*** EXCERTO SELECIONADO ***

Jeremy Corbyn pôs um travão aos anseios de uma fatia alargada do seu Partido Trabalhista, que quer acelerar a apresentação de uma moção de censura ao Governo de Theresa May e que suspira por ouvir o líder defender um segundo referendo ao “Brexit”. Num discurso em Wakefield, sobre a estratégia do Labour para a saída do Reino Unido da União Europeia, estabeleceu como prioridade chumbar o acordo da primeira-ministra e marcar eleições de seguida, assumindo que poderá ser necessário adiar a data de saída, para poder sentar-se à mesa com Bruxelas.

Apesar de reconhecer que quer propor uma moção de censura ao executivo conservador, o trabalhista preferiu esconder o jogo. Não disse quando o faria. “A nossa prioridade terá de ser [convocar] uma eleição. Não só é a opção mais prática, como é também a mais democrática”, insistiu.

May teve duas derrotas no Parlamento em dois dias. Viu os deputados limitarem a acção do Governo num cenário de divórcio sem acordo e reduzirem, de 21 para três dias, o tempo disponível para apresentar o seu “plano B” para o “Brexit”, se o “plano A” for chumbado. Face à oposição dentro e fora da aliança parlamentar entre o Partido Conservador e o Partido Unionista Democrático, tudo aponta para uma terceira derrota, mais estrondosa na terça-feira, quando o acordo for apresentado na Câmara dos Comuns.

O cenário dificilmente poderia ser mais desfavorável para a primeira-ministra, pelo que se aguardava com expectativa ouvir Corbyn marcar posição e clarificar a estratégia do Labour para os próximos episódios da saga do “Brexit”, um dia depois de dois ministros-sombra do partido terem garantido que haveria uma moção para derrubar o Governo “imediatamente” a seguir ao acordo ser rejeitado pelos deputados.

Mas Corbyn pautou-se pela ambiguidade. Por um lado, desafiou May a convocar eleições e assegurou que se a primeira-ministra não o fizer, o Labour avança para a censura. Mas por outro, disse que essa movimentação só ocorrerá “no momento em que o partido entender que terá melhores hipóteses de sucesso”. “É óbvio que não temos deputados suficientes para ganhar uma moção sozinhos. Por isso precisamos que os restantes membros da câmara votem connosco, para acabarmos com o impasse”, justificou.

*** MATERIAL APRESENTADO ***

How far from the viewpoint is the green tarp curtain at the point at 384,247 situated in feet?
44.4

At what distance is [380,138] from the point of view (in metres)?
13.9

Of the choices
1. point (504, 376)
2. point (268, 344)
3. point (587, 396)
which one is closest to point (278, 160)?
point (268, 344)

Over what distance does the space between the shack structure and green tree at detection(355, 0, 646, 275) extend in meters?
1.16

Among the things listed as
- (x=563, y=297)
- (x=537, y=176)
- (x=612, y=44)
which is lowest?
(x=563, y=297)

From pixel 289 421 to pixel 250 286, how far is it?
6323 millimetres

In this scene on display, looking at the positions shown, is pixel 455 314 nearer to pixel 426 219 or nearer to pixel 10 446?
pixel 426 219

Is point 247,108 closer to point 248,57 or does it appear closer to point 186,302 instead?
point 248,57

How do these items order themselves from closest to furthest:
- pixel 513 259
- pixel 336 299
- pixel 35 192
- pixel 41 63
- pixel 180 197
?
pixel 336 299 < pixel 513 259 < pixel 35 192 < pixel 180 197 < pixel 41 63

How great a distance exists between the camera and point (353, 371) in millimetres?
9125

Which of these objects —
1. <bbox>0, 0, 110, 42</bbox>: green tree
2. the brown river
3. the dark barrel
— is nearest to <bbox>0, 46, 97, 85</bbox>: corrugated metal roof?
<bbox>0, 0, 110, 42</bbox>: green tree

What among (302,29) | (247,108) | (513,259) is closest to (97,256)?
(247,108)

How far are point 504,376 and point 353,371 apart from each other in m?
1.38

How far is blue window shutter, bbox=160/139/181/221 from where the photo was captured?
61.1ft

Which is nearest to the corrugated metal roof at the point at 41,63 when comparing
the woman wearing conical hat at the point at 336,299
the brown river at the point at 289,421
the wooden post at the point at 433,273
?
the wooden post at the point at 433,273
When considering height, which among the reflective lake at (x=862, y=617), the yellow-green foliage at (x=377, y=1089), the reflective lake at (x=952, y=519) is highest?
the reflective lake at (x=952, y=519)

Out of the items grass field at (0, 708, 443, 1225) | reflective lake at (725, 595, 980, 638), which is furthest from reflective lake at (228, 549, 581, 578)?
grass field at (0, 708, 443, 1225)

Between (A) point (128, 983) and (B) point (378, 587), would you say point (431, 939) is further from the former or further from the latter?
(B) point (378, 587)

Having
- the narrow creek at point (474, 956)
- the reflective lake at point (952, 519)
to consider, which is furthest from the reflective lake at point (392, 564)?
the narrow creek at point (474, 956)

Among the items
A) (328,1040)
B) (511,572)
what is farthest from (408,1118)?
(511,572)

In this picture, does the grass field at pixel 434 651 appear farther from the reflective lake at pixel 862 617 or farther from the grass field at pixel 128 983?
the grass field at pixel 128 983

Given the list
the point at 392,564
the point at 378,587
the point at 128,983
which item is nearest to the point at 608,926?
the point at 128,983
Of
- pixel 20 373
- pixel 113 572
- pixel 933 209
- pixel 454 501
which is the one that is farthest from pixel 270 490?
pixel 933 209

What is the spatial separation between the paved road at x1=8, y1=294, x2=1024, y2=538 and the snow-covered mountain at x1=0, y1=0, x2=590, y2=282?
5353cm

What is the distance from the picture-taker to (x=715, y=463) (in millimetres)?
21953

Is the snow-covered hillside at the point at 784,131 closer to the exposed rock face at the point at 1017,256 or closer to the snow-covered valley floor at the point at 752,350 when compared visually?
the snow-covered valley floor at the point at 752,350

***

DESCRIÇÃO DO EXERCÍCIO:
Dê seguimento ao texto sobre a estratégia de Jeremy Corbyn para o Brexit, começando logo após a sua última frase. O material não entra neste exercício.

RESPOSTA:
Na cabeça do líder trabalhista só a eleição faz sentido e talvez isso ajude a explicar a hesitação em comprometer-se em demasia com cenários alternativos. 

Apesar de Bruxelas já ter repetido que o acordo na mesa é o único que está disposta a oferecer, Corbyn continua convicto de que é possível rever os termos do “Brexit”. Uma possibilidade que, defende, está ao alcance do vencedor das eleições, que receberá “um mandato renovado para negociar um acordo melhor para o Reino Unido”.

Com a saída da UE agendada para 29 de Março, resta, no entanto, pouco tempo ao Labour para pôr em prática o plano de Corbyn. Questionado sobre o calendário apertado em que pretende ter uma moção, uma eleição, uma renegociação do acordo e um divórcio, o trabalhista acabou por oferecer à assistência a única verdadeira novidade da sua intervenção: um Governo liderado por si teria de pedir aos 27 Estados-membros a extensão do prazo definido pelo artigo 50.º do Tratado da UE e consequente adiamento da data de saída.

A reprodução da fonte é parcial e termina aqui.